Titus was both the beneficiary and the victim of quick media saturation. Not long before his performance in "Mass," he was learning to sing and existing on odd jobs. His wife, a fashion reporter for Women's Wear Daily, was the real breadwinner.
And even after he prevailed in the exhaustive weeding-out process for a leading man in "Mass," he was paid "under 4,000" for the six-week run.

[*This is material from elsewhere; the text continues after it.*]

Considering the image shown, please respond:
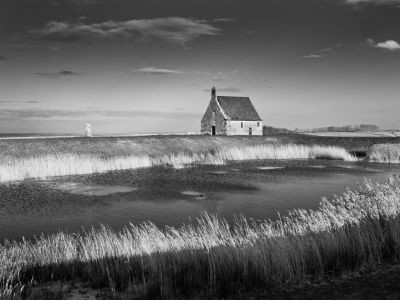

"My teacher had advised me not to take the role, but I couldn't resist it," he recalls. "And after that something happened that I didn't expect. In fact, I wasn't prepared for much of anything that happened to me. 'Mass' turned out to be a boon to my image, but it didn't do much for my singing voice. And since 'Mass' was neither musical comedy nor opera, everybody knew my name but nobody knew what cubbyhole to put me in.
"Julius Rudel was at the Kennedy Center at the time and he heard me and he said I really wasn't mature enough to sing opera. I bristled. Meanwhile, my fee went up to $2,000 a performance, and I wasn't getting hired. And I felt my voice was not appreciated. I resented reviews that mentioned how good I looked.
"Finally, I had to take the best I could get. I went with Rudel and the New York City Opera, and started with the smallest part in a production of 'Summer and Smoke.' "
Today Titus is a busy lyric baritone with the City Opera. This season he is singing five roles. Today he opens their "Marriage of Figaro" as Count Almaviva (he sang the Count two summers ago at Glyndebourne, that English mecca of Mozart opera).
He can say now that he has come a long way. "The problem was that I had no experience. Opera was a frightening test for me and I felt inadequate. It was very daunting. In 1976 I went to San Francisco to make my debut as Papageno in 'The Magic Flute.' The critics said I was too slick. I didn't know the Mozart style.
"I was trying to change course. It was roughly that period that I had the most frustrating time. I thought of stepping out altogether. My wife was quite sick for a good while. And things were going so badly that I stuck to operetta.
"Meanwhile, I was starting to become a recital artist, under contract with Columbia Artists and going to small cities around the country. I used it to build my repertory and to be a springboard for recitals like the one at the Kennedy Center. I didn't just go to those places and do something from 'Carousel' and sing down to the audience."
And he set to work on his opera singing. "I learned that in Mozart much of the style is in the dynamics. As the Count, for instance, there must be growing tension, but you must not let it break through. It's like flamenco music. There are not many things these days from which you can get a concept of what 18th-century elegance really was. Maybe from a '45 Margaux? Anyway, it's very subtle and it can't be overdone."
Now that things are going well for Titus, would he ever do "Mass" again?
"Well, they asked me to for the Kennedy Center revival and I didn't want to," he says.
It is suggested that the part requires a certain youthful physical allure. Titus, who is about to turn 37 and has become somewhat thicker at the waist, agrees.
"It's like a lot of kids you see walking down the streets. They see that physical perfection is something that turns other people on sexually. They know that they're attractive. But by the time they begin to understand what it's all about they are beginning to lose it."
Will he ever play the Celebrant again?
"I don't think I could do it justice. For that sort of role I want to try Don Giovanni instead."